Yeni albümü 'Zümrüdüanka'yı çıkaran Aylin Aslım; Touch İstanbul dergisine konuştu...
İstanbul'un yoğunluğundan bunaldığını söyleyen Aylin Aslım "Şehir seni eve kapatıyor, bunaltıyorsa, bu şarkılara siniyordur. Belki doğada yaşasam daha farklı şeylerden bahsederdim" diyor...
'Zümrüdüanka'yı nasıl hazırladınız? Davulcumuz Mert'in evinin altında prova yaptığımız bir yer var.; sakin bir yer. Zevkli bir kayıt süreci geçirdik. Zaten bu işin beni asıl yoran kısmı röportajlar.

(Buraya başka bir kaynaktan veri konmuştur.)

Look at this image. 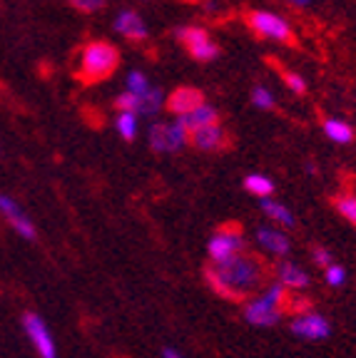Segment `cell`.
<instances>
[{
    "label": "cell",
    "mask_w": 356,
    "mask_h": 358,
    "mask_svg": "<svg viewBox=\"0 0 356 358\" xmlns=\"http://www.w3.org/2000/svg\"><path fill=\"white\" fill-rule=\"evenodd\" d=\"M287 299H289V289L284 284H274L264 291L262 296L252 299L245 306V321L252 326H274L282 313H287Z\"/></svg>",
    "instance_id": "obj_3"
},
{
    "label": "cell",
    "mask_w": 356,
    "mask_h": 358,
    "mask_svg": "<svg viewBox=\"0 0 356 358\" xmlns=\"http://www.w3.org/2000/svg\"><path fill=\"white\" fill-rule=\"evenodd\" d=\"M312 257H314V262H317L319 266H329V264L334 262V259H331V252H327L324 246H317V249L312 252Z\"/></svg>",
    "instance_id": "obj_28"
},
{
    "label": "cell",
    "mask_w": 356,
    "mask_h": 358,
    "mask_svg": "<svg viewBox=\"0 0 356 358\" xmlns=\"http://www.w3.org/2000/svg\"><path fill=\"white\" fill-rule=\"evenodd\" d=\"M147 142L157 155H174L189 145V129L179 117H174L172 122H152L147 129Z\"/></svg>",
    "instance_id": "obj_4"
},
{
    "label": "cell",
    "mask_w": 356,
    "mask_h": 358,
    "mask_svg": "<svg viewBox=\"0 0 356 358\" xmlns=\"http://www.w3.org/2000/svg\"><path fill=\"white\" fill-rule=\"evenodd\" d=\"M174 38L187 48V52L200 62H212L219 57V45L212 40V35L200 25H184L174 30Z\"/></svg>",
    "instance_id": "obj_6"
},
{
    "label": "cell",
    "mask_w": 356,
    "mask_h": 358,
    "mask_svg": "<svg viewBox=\"0 0 356 358\" xmlns=\"http://www.w3.org/2000/svg\"><path fill=\"white\" fill-rule=\"evenodd\" d=\"M150 87H152L150 78H147L142 70H130L128 78H125V90L132 92V95H142V92H147Z\"/></svg>",
    "instance_id": "obj_22"
},
{
    "label": "cell",
    "mask_w": 356,
    "mask_h": 358,
    "mask_svg": "<svg viewBox=\"0 0 356 358\" xmlns=\"http://www.w3.org/2000/svg\"><path fill=\"white\" fill-rule=\"evenodd\" d=\"M252 105H254L256 110H274L277 95H274L267 85H256V87L252 90Z\"/></svg>",
    "instance_id": "obj_23"
},
{
    "label": "cell",
    "mask_w": 356,
    "mask_h": 358,
    "mask_svg": "<svg viewBox=\"0 0 356 358\" xmlns=\"http://www.w3.org/2000/svg\"><path fill=\"white\" fill-rule=\"evenodd\" d=\"M137 115L130 110H117V117H115V129L117 134L123 137L125 142H132L135 137H137Z\"/></svg>",
    "instance_id": "obj_20"
},
{
    "label": "cell",
    "mask_w": 356,
    "mask_h": 358,
    "mask_svg": "<svg viewBox=\"0 0 356 358\" xmlns=\"http://www.w3.org/2000/svg\"><path fill=\"white\" fill-rule=\"evenodd\" d=\"M247 25L252 28V33L264 40H274V43H282V45H294V30H292L289 20L284 15H279V13L252 10L247 15Z\"/></svg>",
    "instance_id": "obj_5"
},
{
    "label": "cell",
    "mask_w": 356,
    "mask_h": 358,
    "mask_svg": "<svg viewBox=\"0 0 356 358\" xmlns=\"http://www.w3.org/2000/svg\"><path fill=\"white\" fill-rule=\"evenodd\" d=\"M334 209L346 219V222L356 224V196L354 194H339L334 196Z\"/></svg>",
    "instance_id": "obj_24"
},
{
    "label": "cell",
    "mask_w": 356,
    "mask_h": 358,
    "mask_svg": "<svg viewBox=\"0 0 356 358\" xmlns=\"http://www.w3.org/2000/svg\"><path fill=\"white\" fill-rule=\"evenodd\" d=\"M0 214H3V217L11 222V227L22 236V239H28V241L38 239V231H35V227H33V222L28 219V214L22 212V209L18 207L11 196L0 194Z\"/></svg>",
    "instance_id": "obj_13"
},
{
    "label": "cell",
    "mask_w": 356,
    "mask_h": 358,
    "mask_svg": "<svg viewBox=\"0 0 356 358\" xmlns=\"http://www.w3.org/2000/svg\"><path fill=\"white\" fill-rule=\"evenodd\" d=\"M162 358H184V356L174 351V348H162Z\"/></svg>",
    "instance_id": "obj_29"
},
{
    "label": "cell",
    "mask_w": 356,
    "mask_h": 358,
    "mask_svg": "<svg viewBox=\"0 0 356 358\" xmlns=\"http://www.w3.org/2000/svg\"><path fill=\"white\" fill-rule=\"evenodd\" d=\"M292 3H294V6H309L312 0H292Z\"/></svg>",
    "instance_id": "obj_30"
},
{
    "label": "cell",
    "mask_w": 356,
    "mask_h": 358,
    "mask_svg": "<svg viewBox=\"0 0 356 358\" xmlns=\"http://www.w3.org/2000/svg\"><path fill=\"white\" fill-rule=\"evenodd\" d=\"M282 83L287 85V90H292L294 95H304L306 92V80L299 73H292V70H282Z\"/></svg>",
    "instance_id": "obj_25"
},
{
    "label": "cell",
    "mask_w": 356,
    "mask_h": 358,
    "mask_svg": "<svg viewBox=\"0 0 356 358\" xmlns=\"http://www.w3.org/2000/svg\"><path fill=\"white\" fill-rule=\"evenodd\" d=\"M182 124L184 127L192 132V129H197V127H205V124H210V122H219V112H217V107H212L210 102H202V105H197L192 112H187V115H182Z\"/></svg>",
    "instance_id": "obj_15"
},
{
    "label": "cell",
    "mask_w": 356,
    "mask_h": 358,
    "mask_svg": "<svg viewBox=\"0 0 356 358\" xmlns=\"http://www.w3.org/2000/svg\"><path fill=\"white\" fill-rule=\"evenodd\" d=\"M67 3L80 13H97L105 6V0H67Z\"/></svg>",
    "instance_id": "obj_27"
},
{
    "label": "cell",
    "mask_w": 356,
    "mask_h": 358,
    "mask_svg": "<svg viewBox=\"0 0 356 358\" xmlns=\"http://www.w3.org/2000/svg\"><path fill=\"white\" fill-rule=\"evenodd\" d=\"M207 97L202 90L192 87V85H182V87L172 90L167 97H165V107H167V112H172L174 117H182V115H187V112H192L197 105H202Z\"/></svg>",
    "instance_id": "obj_10"
},
{
    "label": "cell",
    "mask_w": 356,
    "mask_h": 358,
    "mask_svg": "<svg viewBox=\"0 0 356 358\" xmlns=\"http://www.w3.org/2000/svg\"><path fill=\"white\" fill-rule=\"evenodd\" d=\"M187 3H202V0H187Z\"/></svg>",
    "instance_id": "obj_31"
},
{
    "label": "cell",
    "mask_w": 356,
    "mask_h": 358,
    "mask_svg": "<svg viewBox=\"0 0 356 358\" xmlns=\"http://www.w3.org/2000/svg\"><path fill=\"white\" fill-rule=\"evenodd\" d=\"M22 331L28 334V338L33 341L40 358H57V348L55 341H53L50 329L45 326V321L40 319L38 313H25L22 316Z\"/></svg>",
    "instance_id": "obj_8"
},
{
    "label": "cell",
    "mask_w": 356,
    "mask_h": 358,
    "mask_svg": "<svg viewBox=\"0 0 356 358\" xmlns=\"http://www.w3.org/2000/svg\"><path fill=\"white\" fill-rule=\"evenodd\" d=\"M277 276H279V284H284L287 289H304V286H309V274L292 262L279 264Z\"/></svg>",
    "instance_id": "obj_18"
},
{
    "label": "cell",
    "mask_w": 356,
    "mask_h": 358,
    "mask_svg": "<svg viewBox=\"0 0 356 358\" xmlns=\"http://www.w3.org/2000/svg\"><path fill=\"white\" fill-rule=\"evenodd\" d=\"M259 207H262V212L267 214L272 222H279V224H284V227H294V224H296L294 222V214L284 207L282 201H274L272 196H262Z\"/></svg>",
    "instance_id": "obj_19"
},
{
    "label": "cell",
    "mask_w": 356,
    "mask_h": 358,
    "mask_svg": "<svg viewBox=\"0 0 356 358\" xmlns=\"http://www.w3.org/2000/svg\"><path fill=\"white\" fill-rule=\"evenodd\" d=\"M115 33L123 35L130 43H145L150 30H147L145 17L137 10H120L115 15Z\"/></svg>",
    "instance_id": "obj_12"
},
{
    "label": "cell",
    "mask_w": 356,
    "mask_h": 358,
    "mask_svg": "<svg viewBox=\"0 0 356 358\" xmlns=\"http://www.w3.org/2000/svg\"><path fill=\"white\" fill-rule=\"evenodd\" d=\"M322 129H324V134H327V140H331L334 145H351L356 137V129L351 127L346 120H339V117H327Z\"/></svg>",
    "instance_id": "obj_14"
},
{
    "label": "cell",
    "mask_w": 356,
    "mask_h": 358,
    "mask_svg": "<svg viewBox=\"0 0 356 358\" xmlns=\"http://www.w3.org/2000/svg\"><path fill=\"white\" fill-rule=\"evenodd\" d=\"M227 129L222 127V122H210L205 127H197L189 132V145L202 152L222 150V147H227Z\"/></svg>",
    "instance_id": "obj_11"
},
{
    "label": "cell",
    "mask_w": 356,
    "mask_h": 358,
    "mask_svg": "<svg viewBox=\"0 0 356 358\" xmlns=\"http://www.w3.org/2000/svg\"><path fill=\"white\" fill-rule=\"evenodd\" d=\"M292 334L309 338V341H322L331 334V324H329V319H324L322 313H296L294 321H292Z\"/></svg>",
    "instance_id": "obj_9"
},
{
    "label": "cell",
    "mask_w": 356,
    "mask_h": 358,
    "mask_svg": "<svg viewBox=\"0 0 356 358\" xmlns=\"http://www.w3.org/2000/svg\"><path fill=\"white\" fill-rule=\"evenodd\" d=\"M242 249H245V236L234 224H227L219 231H214V236L207 241V254L212 262H224V259L240 254Z\"/></svg>",
    "instance_id": "obj_7"
},
{
    "label": "cell",
    "mask_w": 356,
    "mask_h": 358,
    "mask_svg": "<svg viewBox=\"0 0 356 358\" xmlns=\"http://www.w3.org/2000/svg\"><path fill=\"white\" fill-rule=\"evenodd\" d=\"M205 279L227 301H245L262 289L267 281V268L252 254H234L224 262H212L205 266Z\"/></svg>",
    "instance_id": "obj_1"
},
{
    "label": "cell",
    "mask_w": 356,
    "mask_h": 358,
    "mask_svg": "<svg viewBox=\"0 0 356 358\" xmlns=\"http://www.w3.org/2000/svg\"><path fill=\"white\" fill-rule=\"evenodd\" d=\"M162 107H165V92L155 85L147 92L137 95V117H155Z\"/></svg>",
    "instance_id": "obj_17"
},
{
    "label": "cell",
    "mask_w": 356,
    "mask_h": 358,
    "mask_svg": "<svg viewBox=\"0 0 356 358\" xmlns=\"http://www.w3.org/2000/svg\"><path fill=\"white\" fill-rule=\"evenodd\" d=\"M324 279L329 286H341L346 281V268L341 264H329L327 271H324Z\"/></svg>",
    "instance_id": "obj_26"
},
{
    "label": "cell",
    "mask_w": 356,
    "mask_h": 358,
    "mask_svg": "<svg viewBox=\"0 0 356 358\" xmlns=\"http://www.w3.org/2000/svg\"><path fill=\"white\" fill-rule=\"evenodd\" d=\"M120 67V50L107 40H90L75 60V78L83 85L107 80Z\"/></svg>",
    "instance_id": "obj_2"
},
{
    "label": "cell",
    "mask_w": 356,
    "mask_h": 358,
    "mask_svg": "<svg viewBox=\"0 0 356 358\" xmlns=\"http://www.w3.org/2000/svg\"><path fill=\"white\" fill-rule=\"evenodd\" d=\"M245 189L254 196H272L274 194V182L264 174H247L245 177Z\"/></svg>",
    "instance_id": "obj_21"
},
{
    "label": "cell",
    "mask_w": 356,
    "mask_h": 358,
    "mask_svg": "<svg viewBox=\"0 0 356 358\" xmlns=\"http://www.w3.org/2000/svg\"><path fill=\"white\" fill-rule=\"evenodd\" d=\"M256 241L267 249V252L277 254V257H284V254H289V239L287 234H282L279 229H269V227H262V229L256 231Z\"/></svg>",
    "instance_id": "obj_16"
}]
</instances>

Neden? Kendini anlatmaktan bıkıyor insan; aynı sorular, aynı cevaplar... Konuşma becerisi de başka bir şey. Müzik biraz içe kapalılıkla ilgili bir şey.
Bir de çekimlerde saç, baş, kıyafet sorunları oluyor, o beni sıkıyor. Erkek olmak istiyorum böyle zamanlarda. Evden tişört, ceket giyip çıkmak süper bir şey olsa gerek...
Ama siz her zaman bakımlı ve özenli görünüyorsunuz.... Aslında kendime hiç iyi bakmıyorum. Tamamen genetik herhalde. Özellikle 20'lerimde hiç iyi beslenmedim. Kötü yemekler, GECE hayatı, düzensiz bir yaşam...
Şimdiyse daha insan gibi yaşamak benim de hakkım! Sakın ultra sağlıklı beslenmek istediğimi düşünmeyin. Organik beslenmek gerektiğine inanıyorum...
Şehir hayatı da insanı çabuk yoruyor, yaşlandırıyor galiba. Burası Türkiye'nin en modern, en gelişmiş şehri. Ama yürüyecek kaldırımın yok, indiğinde araba eziyor seni. Bu yüzden ne kadar sevseniz de; bazen insana "Nasıl bir yer burası?" sorusunu sorduruyor...
Yemek için tercih ettiğiniz mekanlar var mı? Kıyıda köşede kalmış esnaf lokantaları; hani öğlen 03.00'te kapatanlar var ya, kapısında kuyruk olan sulu yemekçiler falan... Onları çok seviyorum...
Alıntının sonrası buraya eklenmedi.